Of the massive chemical substances produced by man, some have never existed in nature, while some others have existed in limited quantities under specific circumstances. Human bodies have never come in contact with such substances, nor have the enzymes to convert them; nor has nature ever contained them or matching microbiological population to convert them. Hence, they are bound to harm the health of organisms and the environment, resulting in global ecosystem disorders.

 While the benefits brought about by the application of a new technology is easily visible at the very beginning, its negative effects may not be noticed immediately. Here are the reasons: In some cases, it takes time for such effects to reveal themselves; in others, such effects are diffuse, i.e., not manifested intensely in one single consequence and thus hard to be traced; in many other cases, victims of the negative effects and beneficiaries of the positive ones of such chemical products are not the same group of people, for instance, urban white-collars may benefit while blue-collars in the frontline suffer; in still more cases, it may not be human beings but the natural environment that is victimized, but the latter cannot protest in words; and lastly, the victims might not be born yet as the harmfulness may not show up until long afterwards, but, because of this hysteresis, once they show up, it is already too late to be remedied nor to be reversed.

With the change in our understanding, our overall judgment of science and related technology, our attitude towards science would naturally undergo a change.

Be vigilant against science and against scientists. When scientists tell us they have invented something novel, our first reaction should not be shouting and jumping for joy, not singing praises, but watching out. Only thus would there be possibility for us to prevent harms science and technology might cause to ecological wholeness and human health before they take effect.

This book intentionally lists the negative effects of twelve scientific technologies as “twelve belated lessons”. Besides many a chemical products, it also presents issues like overfishing, exposure to radiation, chemical pollution around the U.S. Great Lakes area, etc., showing an awareness of the seriousness of science and technology’s negative consequences, and then proposes “learning from history”, “the precautionary principle” and other like concepts. However, it still pins hope on future science and technology, attempting to reduce or prevent harms from their negative effects by measures such as strengthening supervision and helping people foresee possible highly costly consequences and weigh better between the pros and cons of a technological innovation so as to minimize undesired consequences.
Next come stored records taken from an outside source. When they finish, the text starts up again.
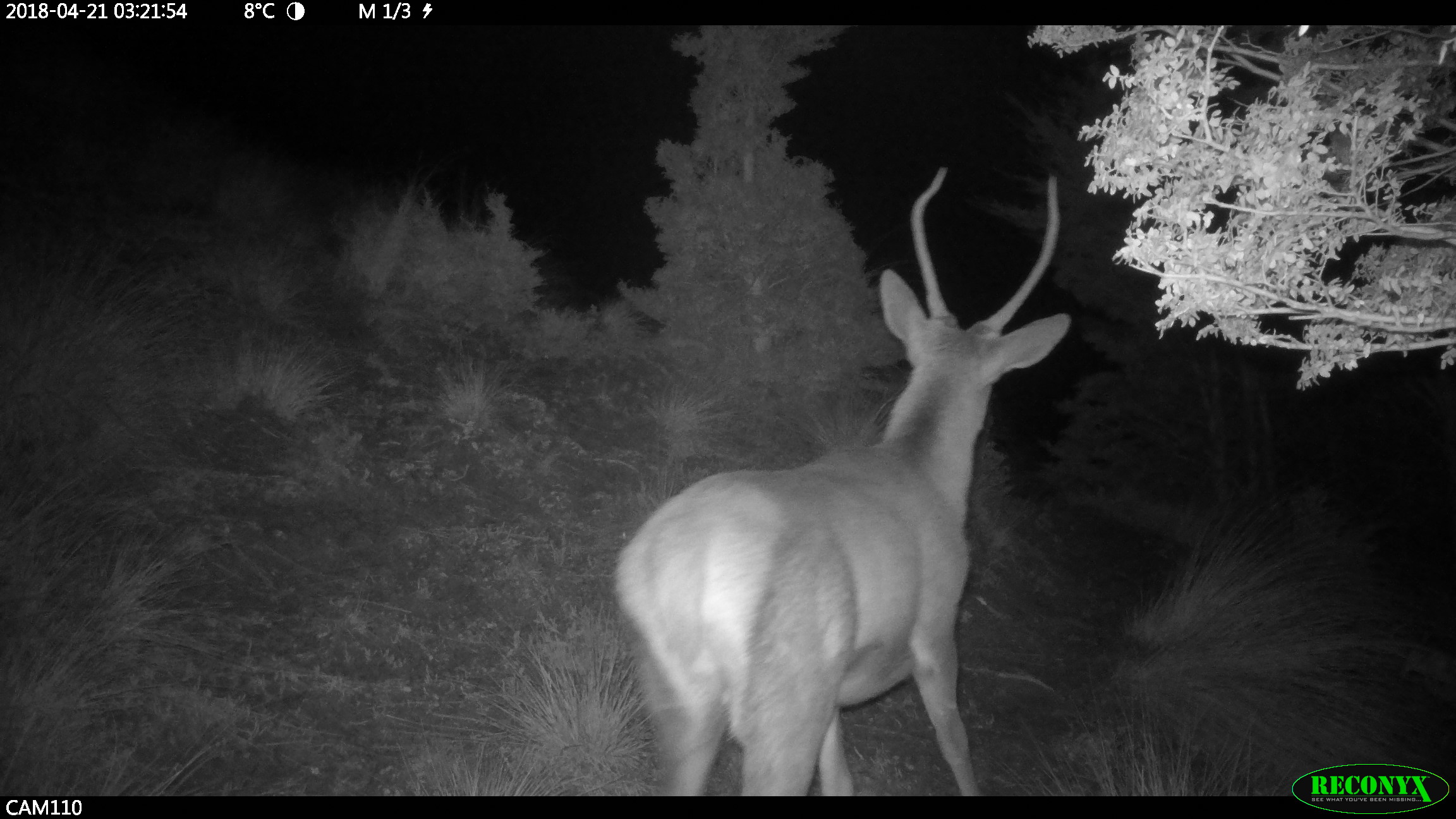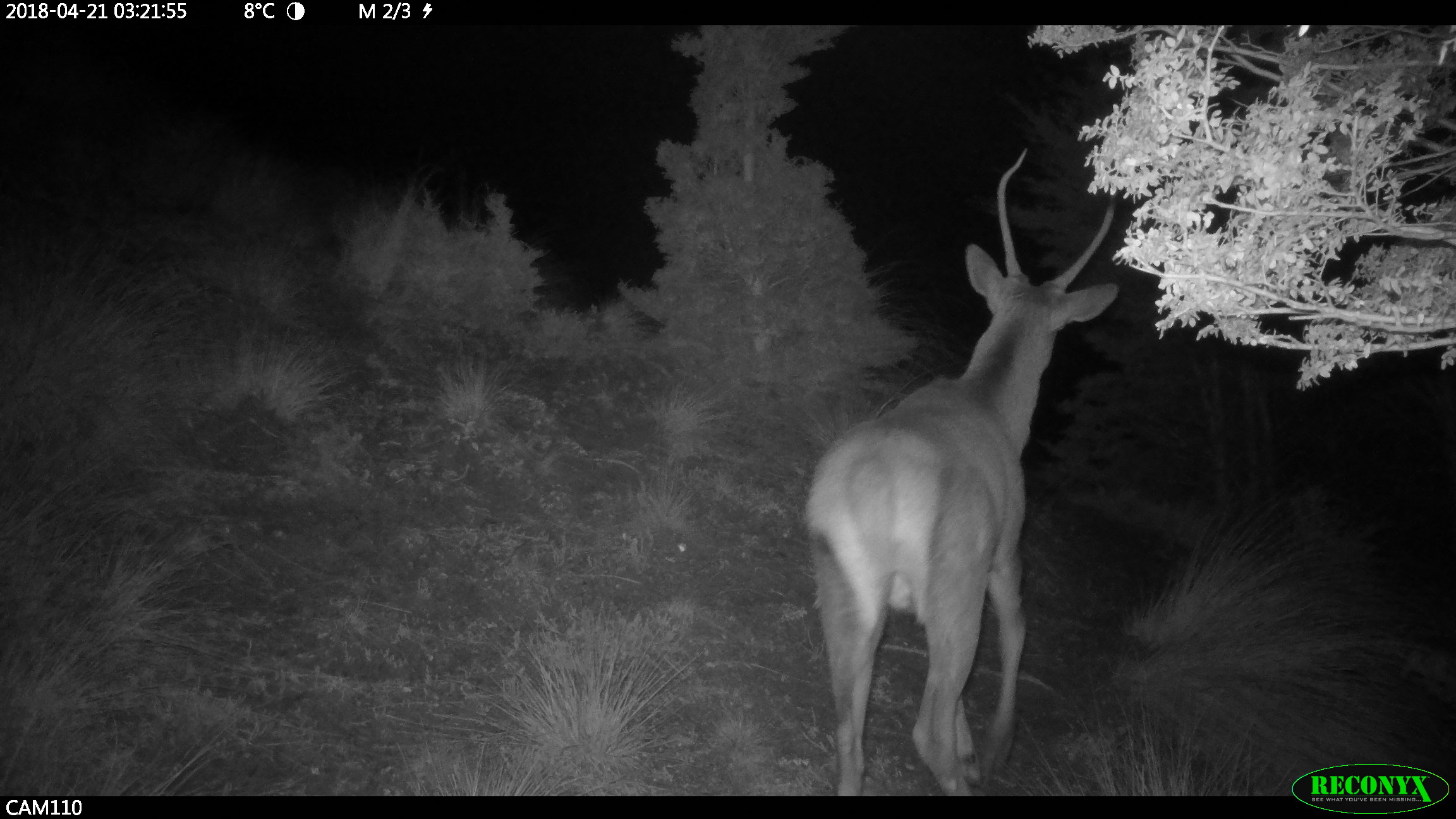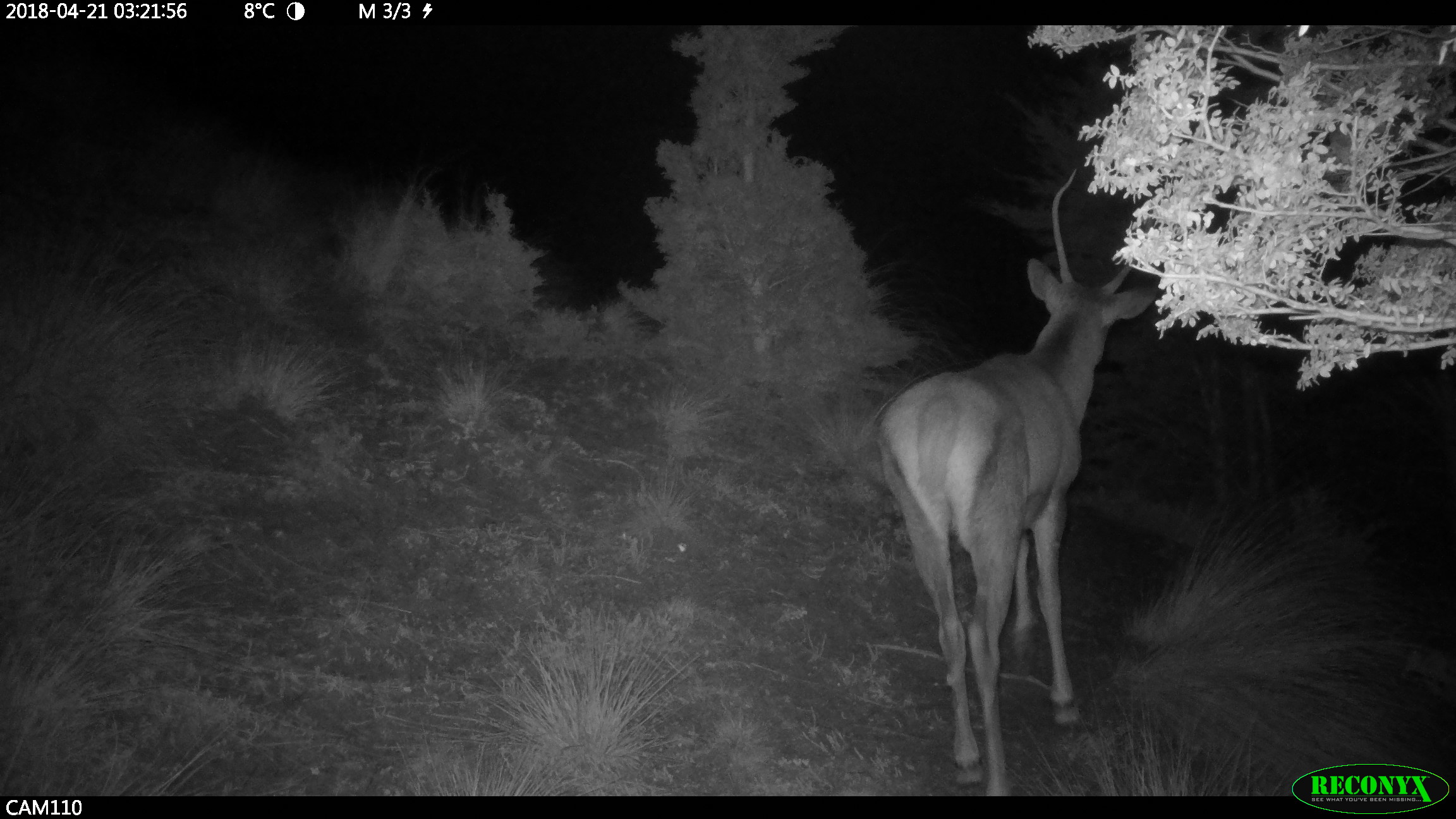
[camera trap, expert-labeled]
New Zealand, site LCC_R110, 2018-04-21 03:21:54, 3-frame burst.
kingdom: Animalia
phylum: Chordata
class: Mammalia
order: Artiodactyla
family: Cervidae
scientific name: Cervidae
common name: deer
Deer (Cervidae).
While on the one hand it seems to this reviewer that the book does not go deep enough in rethinking about and critically reassessing science and technology, on the other hand, nevertheless, the abundance of information provided by this book has amounted to the threshold of a break through the ideological bondage imposed on itself toward a thorough understanding of the built-in inadequacies of science and related technology.
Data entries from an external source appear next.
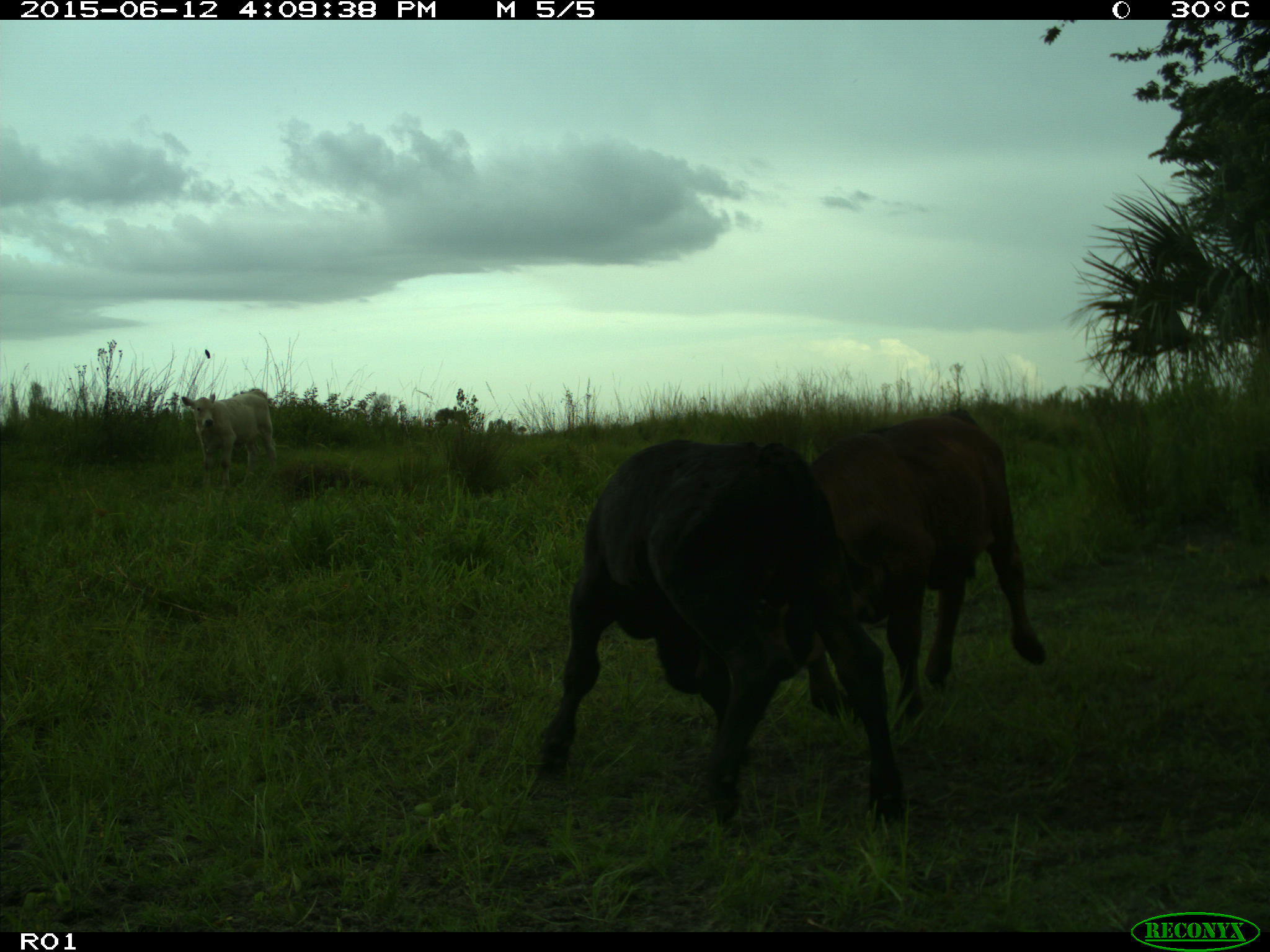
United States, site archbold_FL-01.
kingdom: Animalia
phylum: Chordata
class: Mammalia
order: Artiodactyla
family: Bovidae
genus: Bos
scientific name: Bos taurus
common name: domestic cow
The industrial civilization which started three centuries ago are already afflicted with all ills. Patch-up remedies in social structure in an attempt to retain its inner core would not be able to reverse the course of human civilization towards its ruin. The mankind has to make a thorough critique of the industrial civilization to gain a clear awareness of the intrinsic nature of science and related technology, so as to turn onto a new course leading towards the development of an ecological civilization for his salvation.